Two years on from when this photograph was taken, not one person's reputation remains intact.

TAGS:

Here they all are: the men whose smiles have now been wiped off their faces by United States investigators; co-conspirators all lined up together, shoulder to greedy shoulder, before the FIFA apocalypse.

This was the power picture which adorned the calendar produced by CONMEBOL, the South American football confederation, for 2014.

South America was about to see no fewer than six of its national teams take centre stage at the World Cup finals in Brazil. Only four would be missing. No wonder the members of the CONMEBOL executive committee in this picture all look so happy. Think of the publicity, think of television deals, think of all the commercial contracts, think of the sponsor spin-offs.

Think of the money.

Only two have not been indicted by the US. One is dead and the other, Uruguayan Sebastian Bauza, has already been forced to step down as local federation president by his own government.
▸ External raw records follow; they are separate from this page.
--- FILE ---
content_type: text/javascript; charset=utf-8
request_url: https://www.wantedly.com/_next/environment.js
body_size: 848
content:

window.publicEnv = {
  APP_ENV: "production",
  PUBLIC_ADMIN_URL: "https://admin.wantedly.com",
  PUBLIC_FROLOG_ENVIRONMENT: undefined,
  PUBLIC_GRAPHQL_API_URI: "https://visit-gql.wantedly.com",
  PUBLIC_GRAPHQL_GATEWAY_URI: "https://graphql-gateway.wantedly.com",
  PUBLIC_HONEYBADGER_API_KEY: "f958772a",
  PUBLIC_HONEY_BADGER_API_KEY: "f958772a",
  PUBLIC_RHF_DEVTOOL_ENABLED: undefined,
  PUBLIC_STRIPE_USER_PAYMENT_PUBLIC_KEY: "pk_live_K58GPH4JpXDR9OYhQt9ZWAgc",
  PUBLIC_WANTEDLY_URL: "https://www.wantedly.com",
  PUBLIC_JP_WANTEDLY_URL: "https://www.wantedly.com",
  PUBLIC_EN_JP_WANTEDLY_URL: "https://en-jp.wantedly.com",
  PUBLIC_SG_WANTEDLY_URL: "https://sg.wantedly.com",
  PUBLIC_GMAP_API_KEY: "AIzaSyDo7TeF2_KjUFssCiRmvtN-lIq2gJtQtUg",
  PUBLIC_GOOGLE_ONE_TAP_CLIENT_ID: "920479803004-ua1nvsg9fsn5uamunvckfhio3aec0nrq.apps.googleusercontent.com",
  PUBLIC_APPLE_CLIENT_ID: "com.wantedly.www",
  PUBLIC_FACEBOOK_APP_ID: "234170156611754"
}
One imagines that no-one was happier, back when this picture was taken, than Marco Polo Del Nero and Jose Maria Marin, in the front row: then the president-elect and president, respectively, of the Brazilian football confederation.

The CBF had been a target for virulent attack down all the years since before the notorious arch-finance-fixer Ricardo Teixeira fled to Miami; but his departure in early 2012 had changed nothing. The CBF had friends in Very High Political Places.

Anyway, Teixeira had put his place-men in position to secure his legacy and was still being paid a lucrative consultancy fee in grateful thanks for his years of service to his and his friends’ deep pockets.

With the Brazilian World Cup around the corner, Del Nero and Marin could afford to be generous with everyone else’s money. Among other tricks to impress they were planning the purchase of more than 60 luxury watches to hand out as extravagant largesse to the members of the FIFA executive committee and heads of the World Cup finalists’ delegations.

Little did they know that already the winds of change were blowing down from the north towards their house of cards. Unknown to all these calendar boys, up in New York Chuck Blazer had already started talking to the IRS and the FBI, spilling the beans.

The rest, is (recent) history.

This is how events have overtaken the men fronting up the CONMEBOL calendar:

Back row (from the left):

Rafael Esquivel (then president of the Venezuelan federation):

Arrested in Switzerland last May and appealing against the granting of an extradition application from the United States;

Sebastian Bauza (then Uruguayan federation president):

Forced to resign as AUF president by the government after being summoned by a Montevideo court to make a witness statement; has denied wrongdoing and is the only man (alive) in the picture not indicted by the US DoJ;

Manuel Burga (then Peruvian federation president):

Arrested in Lima on Friday on a FIFAGate corruption indictment from the US DoJ;

Carlos Chavez (then outgoing federation president in Bolivia as well as CONMEBOL treasurer):

Indicted last week by the US while having already been detained in Bolivia on charges of misconduct in office;

Jose Luis Meiszner (CONMEBOL secretary-general):

Indicted last week by the US, interviewed by police in Argentina and appealing for the right to house arrest;

Juan Angel Napout (then Paraguayan federation president and later CONMEBOL president):

‘Lifted’ by Swiss police last Thursday at the Baur au Lac hotel in Zurich on a US extradition warrant;

Seated (from the left):

Luis Bedoya (then Colombia federation president, CONMEBOL vice-president and FIFA exco member):

Pleaded guilty to racketeering conspiracy and wire fraud conspiracy; has agreed to forfeit all money deposited in his Swiss bank account

Luis Chiriboga (then federation president in Ecuador):

Currently detained under house arrest in Ecuador after being named in the latest US indictment;

Julio Grondona (then federation president in Argentina and first vice-president and finance committee chairman of FIFA):

Long suspected of illicit financial manoeuvring but never charged and died in July 2014 shortly after returning home after the World Cup;

Eugenio Figueredo (Uruguayan, then president of CONMEBOL and a vice-president of FIFA):

Arrested in Switzerland last May 27 and appealing against the granting of an extradition application from the United States;

Marco Polo Del Nero (then CONMEBOL delegate on the FIFA executive committee):

Indicted last week by the US, had already been removed by CONMEBOL from the FIFA exco and has now stood down ‘temporarily’ from the presidency of the CBF;

Jose Maria Marin (then CBD president and head of the local organising committee of the 2014 FIFA World Cup):

Hauled out of bed by Swiss police last May at the Baur au Lac hotel in Zurich on a US extradition warrant and seeking bail and house arrest in New York;

Sergio Jadue (then federation president in Chile):

Has pleaded guilty in the US to racketeering, conspiracy and wire fraud conspiracy.

So who is next? And . . . on which calendar will we find the picture?